Data supplied Start Marker

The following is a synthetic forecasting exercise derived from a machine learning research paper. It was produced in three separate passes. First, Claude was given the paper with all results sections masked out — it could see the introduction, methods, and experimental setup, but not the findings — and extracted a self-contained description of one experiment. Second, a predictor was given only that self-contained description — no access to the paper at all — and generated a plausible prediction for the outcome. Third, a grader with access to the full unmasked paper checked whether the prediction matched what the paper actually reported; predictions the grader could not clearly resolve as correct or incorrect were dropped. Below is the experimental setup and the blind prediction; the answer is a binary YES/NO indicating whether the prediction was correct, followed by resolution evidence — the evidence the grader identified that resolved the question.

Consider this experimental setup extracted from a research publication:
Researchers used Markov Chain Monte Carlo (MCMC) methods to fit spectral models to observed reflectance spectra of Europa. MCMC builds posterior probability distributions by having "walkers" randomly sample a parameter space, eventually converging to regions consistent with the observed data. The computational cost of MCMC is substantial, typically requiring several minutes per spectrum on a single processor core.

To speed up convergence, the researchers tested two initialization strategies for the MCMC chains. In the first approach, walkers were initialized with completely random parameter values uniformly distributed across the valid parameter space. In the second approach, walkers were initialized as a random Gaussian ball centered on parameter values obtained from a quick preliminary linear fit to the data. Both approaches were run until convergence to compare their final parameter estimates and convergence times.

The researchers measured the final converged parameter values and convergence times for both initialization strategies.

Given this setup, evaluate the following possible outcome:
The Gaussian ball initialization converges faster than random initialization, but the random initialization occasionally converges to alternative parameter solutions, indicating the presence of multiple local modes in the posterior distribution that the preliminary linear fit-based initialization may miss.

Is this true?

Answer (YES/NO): NO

Data supplied End Marker

■ Exercise goal ■
Collect, from the material above, every line containing the word "initialization".

■ Result of this task ■
To speed up convergence, the researchers tested two initialization strategies for the MCMC chains. In the first approach, walkers were initialized with completely random parameter values uniformly distributed across the valid parameter space. In the second approach, walkers were initialized as a random Gaussian ball centered on parameter values obtained from a quick preliminary linear fit to the data. Both approaches were run until convergence to compare their final parameter estimates and convergence times.
The researchers measured the final converged parameter values and convergence times for both initialization strategies.
The Gaussian ball initialization converges faster than random initialization, but the random initialization occasionally converges to alternative parameter solutions, indicating the presence of multiple local modes in the posterior distribution that the preliminary linear fit-based initialization may miss.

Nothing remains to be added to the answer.